▶ [QUESTIONS ON THE MATERIAL]
a) Rewrite the passage of the JSON support discussion between "# cannot call" and "globally installed packages.", inclusive, substituting "clashes" for "conflicts".
b) According to the JSON support discussion, on which version of Ubuntu did the md5sum check fail for the snow_fall.html example?

New issue

Have a question about this project? Sign up for a free GitHub account to open an issue and contact its maintainers and the community.

By clicking “Sign up for GitHub”, you agree to our terms of service and privacy statement. We’ll occasionally send you account related emails.

Already on GitHub? Sign in to your account

Support for JSON #13

Merged
merged 6 commits into from Jul 30, 2014

Conversation

Projects
None yet
2 participants
@anthonygarvan
Contributor

anthonygarvan commented Jul 30, 2014

Extracts string fields from a JSON document because hey, who doesn't love recursion? Suitable for text analysis of MongoDB dumps via mongoexport command. Output does not maintain / enforce any order of fields in an object, so the result should be used in bag-of-words modelling- n-gram algos beware. Also includes a small doc revision. All tests are passing on travis: https://travis-ci.org/anthonygarvan/textract.

Also, the md5sum seems to be broken for the snow_fall.html example on Ubuntu 13.10 (fails for me locally but passes on Travis). Using OS utilities for this seems overkill - any reason not to use python's hashlib?

@@ -18,8 +18,11 @@ def process(filename, **kwargs):
# is a relative import so the name of the package is necessary
root, ext = os.path.splitext(filename)
ext = ext.lower()
# cannot call module json.py, conflicts with built-in json library
module = '.json_parser' if ext == '.json' else ext

This comment has been minimized.

@deanmalmgren

deanmalmgren Jul 30, 2014

Owner

This is an interesting way of handling this. Maybe we should rename all of the parser modules to something like {{ext}}_parser to avoid conflicts with globally installed packages.

▶ [DATA BLOCK]
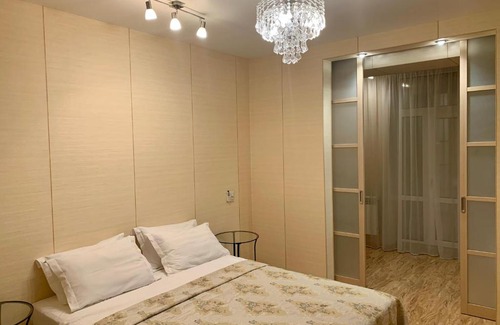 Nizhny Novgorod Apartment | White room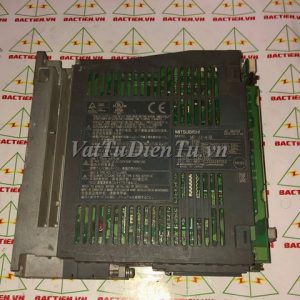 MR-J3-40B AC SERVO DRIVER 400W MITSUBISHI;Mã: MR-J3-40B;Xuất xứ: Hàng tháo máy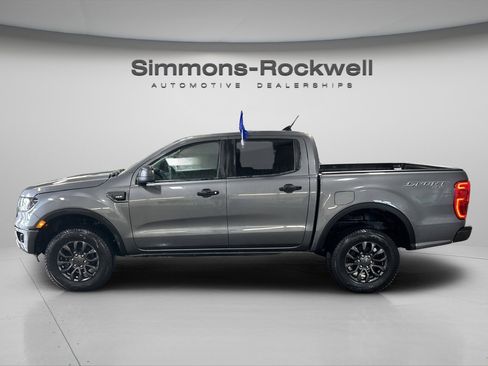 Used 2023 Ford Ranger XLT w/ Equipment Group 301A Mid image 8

▶ [EXERCISE SOLUTIONS]
a)
# cannot call module json.py, clashes with built-in json library
module = '.json_parser' if ext == '.json' else ext

This comment has been minimized.

@deanmalmgren

deanmalmgren Jul 30, 2014

Owner

This is an interesting way of handling this. Maybe we should rename all of the parser modules to something like {{ext}}_parser to avoid clashes with globally installed packages.

b) Ubuntu 13.10